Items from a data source
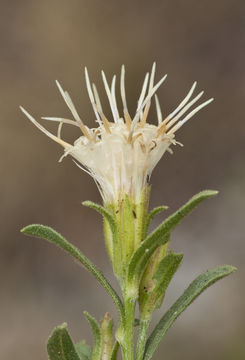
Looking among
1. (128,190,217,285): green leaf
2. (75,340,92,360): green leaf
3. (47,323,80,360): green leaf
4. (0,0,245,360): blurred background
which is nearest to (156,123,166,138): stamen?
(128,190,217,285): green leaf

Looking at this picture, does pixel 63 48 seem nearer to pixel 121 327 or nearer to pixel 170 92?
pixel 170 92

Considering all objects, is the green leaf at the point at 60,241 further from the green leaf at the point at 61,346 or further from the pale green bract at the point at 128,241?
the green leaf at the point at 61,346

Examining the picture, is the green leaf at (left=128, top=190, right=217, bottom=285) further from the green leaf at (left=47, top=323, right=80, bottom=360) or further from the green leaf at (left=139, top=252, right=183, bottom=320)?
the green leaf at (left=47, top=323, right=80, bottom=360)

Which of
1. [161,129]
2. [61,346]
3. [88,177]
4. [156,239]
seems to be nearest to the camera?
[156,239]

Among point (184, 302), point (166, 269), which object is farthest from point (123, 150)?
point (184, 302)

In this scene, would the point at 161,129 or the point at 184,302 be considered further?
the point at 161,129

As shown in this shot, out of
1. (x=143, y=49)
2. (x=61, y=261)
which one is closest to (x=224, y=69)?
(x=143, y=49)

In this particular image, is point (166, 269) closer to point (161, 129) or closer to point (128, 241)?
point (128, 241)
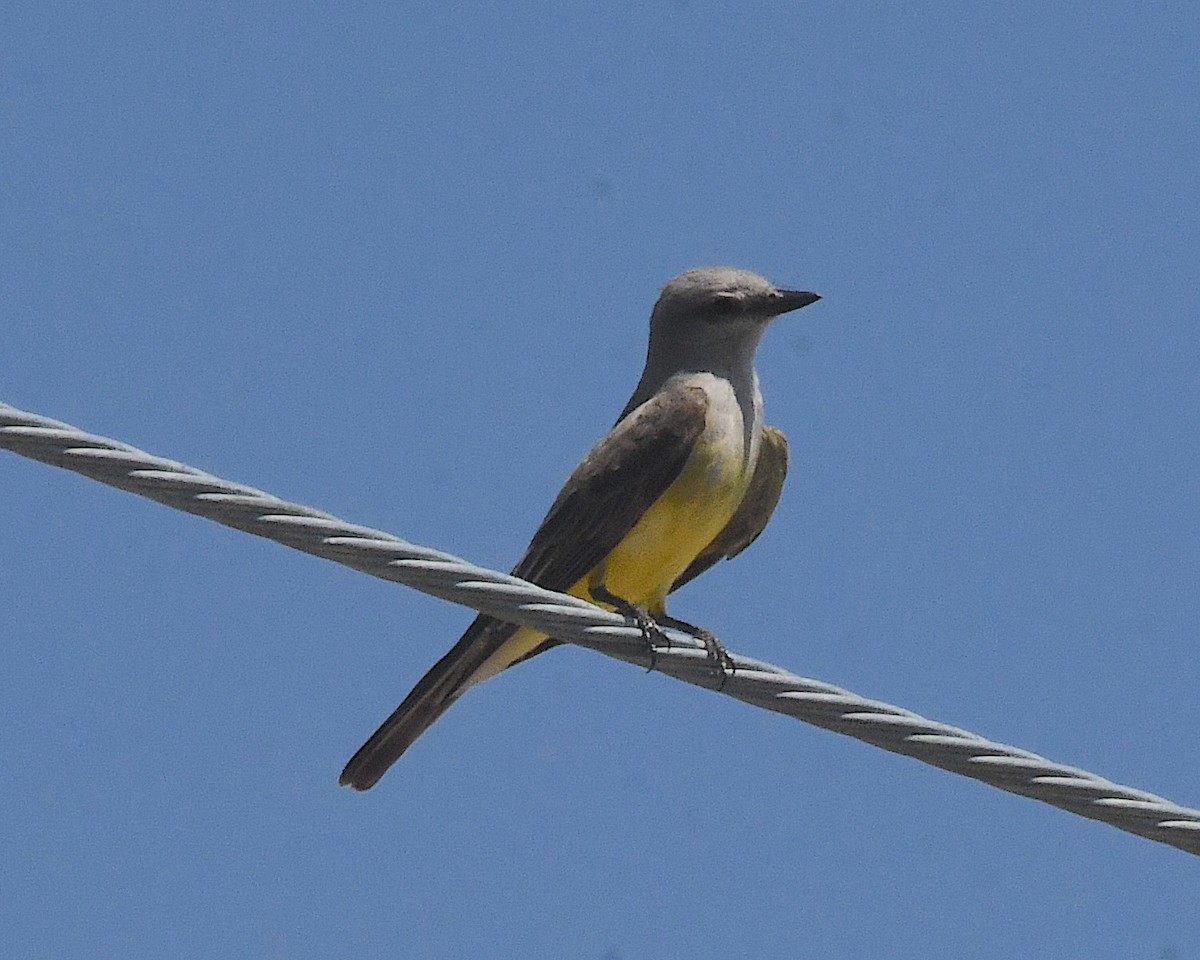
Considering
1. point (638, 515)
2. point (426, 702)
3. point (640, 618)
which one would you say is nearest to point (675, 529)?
---
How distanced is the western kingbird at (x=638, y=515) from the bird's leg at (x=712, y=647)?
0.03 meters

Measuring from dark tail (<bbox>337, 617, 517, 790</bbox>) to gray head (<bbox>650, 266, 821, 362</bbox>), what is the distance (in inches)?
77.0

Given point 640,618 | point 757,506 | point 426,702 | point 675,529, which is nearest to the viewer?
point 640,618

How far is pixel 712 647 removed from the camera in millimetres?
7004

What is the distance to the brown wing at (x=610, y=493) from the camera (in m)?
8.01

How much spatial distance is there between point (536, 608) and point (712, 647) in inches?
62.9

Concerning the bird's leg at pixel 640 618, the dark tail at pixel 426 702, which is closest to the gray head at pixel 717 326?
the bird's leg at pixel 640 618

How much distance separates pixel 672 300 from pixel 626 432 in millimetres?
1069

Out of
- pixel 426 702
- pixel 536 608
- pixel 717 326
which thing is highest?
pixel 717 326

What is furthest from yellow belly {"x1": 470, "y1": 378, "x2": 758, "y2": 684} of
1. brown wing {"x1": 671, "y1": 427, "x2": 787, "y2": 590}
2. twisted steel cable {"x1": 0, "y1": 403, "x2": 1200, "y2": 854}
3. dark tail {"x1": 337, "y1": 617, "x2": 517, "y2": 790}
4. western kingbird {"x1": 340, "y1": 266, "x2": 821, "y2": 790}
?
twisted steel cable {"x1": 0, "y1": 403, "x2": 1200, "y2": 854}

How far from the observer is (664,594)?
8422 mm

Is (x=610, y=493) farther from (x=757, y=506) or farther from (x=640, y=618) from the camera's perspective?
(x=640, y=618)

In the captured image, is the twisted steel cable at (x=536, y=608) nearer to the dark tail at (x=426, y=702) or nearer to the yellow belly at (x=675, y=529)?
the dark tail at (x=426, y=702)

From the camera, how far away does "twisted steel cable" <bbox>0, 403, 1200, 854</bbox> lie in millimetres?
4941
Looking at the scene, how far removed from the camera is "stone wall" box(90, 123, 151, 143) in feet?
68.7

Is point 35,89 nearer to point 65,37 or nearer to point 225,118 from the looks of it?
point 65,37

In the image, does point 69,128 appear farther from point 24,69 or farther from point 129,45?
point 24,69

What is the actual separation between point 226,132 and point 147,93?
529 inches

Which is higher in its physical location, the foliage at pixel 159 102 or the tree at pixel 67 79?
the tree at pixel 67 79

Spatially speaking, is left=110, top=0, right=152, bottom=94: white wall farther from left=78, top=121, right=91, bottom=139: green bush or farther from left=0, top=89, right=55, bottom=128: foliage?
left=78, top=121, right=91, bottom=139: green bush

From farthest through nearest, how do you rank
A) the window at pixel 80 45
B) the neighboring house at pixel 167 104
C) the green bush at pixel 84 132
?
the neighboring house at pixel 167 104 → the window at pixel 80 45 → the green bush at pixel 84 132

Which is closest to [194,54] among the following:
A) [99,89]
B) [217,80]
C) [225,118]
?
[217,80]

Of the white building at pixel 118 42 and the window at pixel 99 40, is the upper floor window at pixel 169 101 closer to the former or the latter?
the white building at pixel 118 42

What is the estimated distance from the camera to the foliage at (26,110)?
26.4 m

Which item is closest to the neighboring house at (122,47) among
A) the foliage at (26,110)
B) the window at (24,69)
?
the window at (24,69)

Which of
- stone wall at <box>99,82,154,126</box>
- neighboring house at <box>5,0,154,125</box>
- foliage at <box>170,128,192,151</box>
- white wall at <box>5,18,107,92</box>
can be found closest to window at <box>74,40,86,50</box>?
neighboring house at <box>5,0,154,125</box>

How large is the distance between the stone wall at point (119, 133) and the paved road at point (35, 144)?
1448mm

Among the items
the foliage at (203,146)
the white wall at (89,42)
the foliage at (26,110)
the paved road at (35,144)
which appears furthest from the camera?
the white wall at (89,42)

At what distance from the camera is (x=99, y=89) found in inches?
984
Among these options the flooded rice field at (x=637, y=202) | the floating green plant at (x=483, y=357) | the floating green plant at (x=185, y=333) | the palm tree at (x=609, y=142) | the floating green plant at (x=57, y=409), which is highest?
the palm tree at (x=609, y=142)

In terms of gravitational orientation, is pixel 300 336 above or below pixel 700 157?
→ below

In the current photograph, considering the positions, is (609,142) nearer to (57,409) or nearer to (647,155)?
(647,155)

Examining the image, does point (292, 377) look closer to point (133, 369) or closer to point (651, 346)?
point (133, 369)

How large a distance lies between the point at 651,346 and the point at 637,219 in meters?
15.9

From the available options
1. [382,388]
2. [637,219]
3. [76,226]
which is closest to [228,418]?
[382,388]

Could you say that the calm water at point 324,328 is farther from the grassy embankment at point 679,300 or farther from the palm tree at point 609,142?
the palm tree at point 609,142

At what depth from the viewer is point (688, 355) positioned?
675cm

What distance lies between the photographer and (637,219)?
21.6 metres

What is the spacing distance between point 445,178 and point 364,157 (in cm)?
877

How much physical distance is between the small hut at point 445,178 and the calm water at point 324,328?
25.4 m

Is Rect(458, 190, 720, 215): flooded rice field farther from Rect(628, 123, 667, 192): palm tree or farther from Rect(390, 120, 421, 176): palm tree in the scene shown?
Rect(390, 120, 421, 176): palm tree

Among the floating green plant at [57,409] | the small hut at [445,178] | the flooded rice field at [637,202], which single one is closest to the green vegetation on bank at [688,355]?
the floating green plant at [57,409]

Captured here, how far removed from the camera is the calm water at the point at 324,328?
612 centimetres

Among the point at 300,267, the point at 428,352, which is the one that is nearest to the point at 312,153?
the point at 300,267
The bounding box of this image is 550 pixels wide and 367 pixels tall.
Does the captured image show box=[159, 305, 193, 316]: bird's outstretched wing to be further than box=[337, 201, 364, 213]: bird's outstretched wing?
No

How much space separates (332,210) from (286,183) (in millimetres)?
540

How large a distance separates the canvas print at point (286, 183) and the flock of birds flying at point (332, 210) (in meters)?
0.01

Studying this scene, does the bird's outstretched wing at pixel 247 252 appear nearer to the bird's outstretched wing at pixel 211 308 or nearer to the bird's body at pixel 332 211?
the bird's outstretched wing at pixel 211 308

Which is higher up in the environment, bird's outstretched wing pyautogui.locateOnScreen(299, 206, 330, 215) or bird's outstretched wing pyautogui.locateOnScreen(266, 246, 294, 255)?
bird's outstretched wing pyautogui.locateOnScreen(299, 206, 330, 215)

Task to carry out:
Copy the data from the line containing "In this particular" through the line containing "which one would", both lines included, without changing anything. Omit the pictures from your copy.

Final result:
In this particular image, is point (166, 269) closer to point (161, 129) or closer to point (128, 241)?
point (128, 241)
Considering
1. point (638, 515)
2. point (426, 702)
3. point (640, 618)
which one would you say is nearest to point (675, 529)?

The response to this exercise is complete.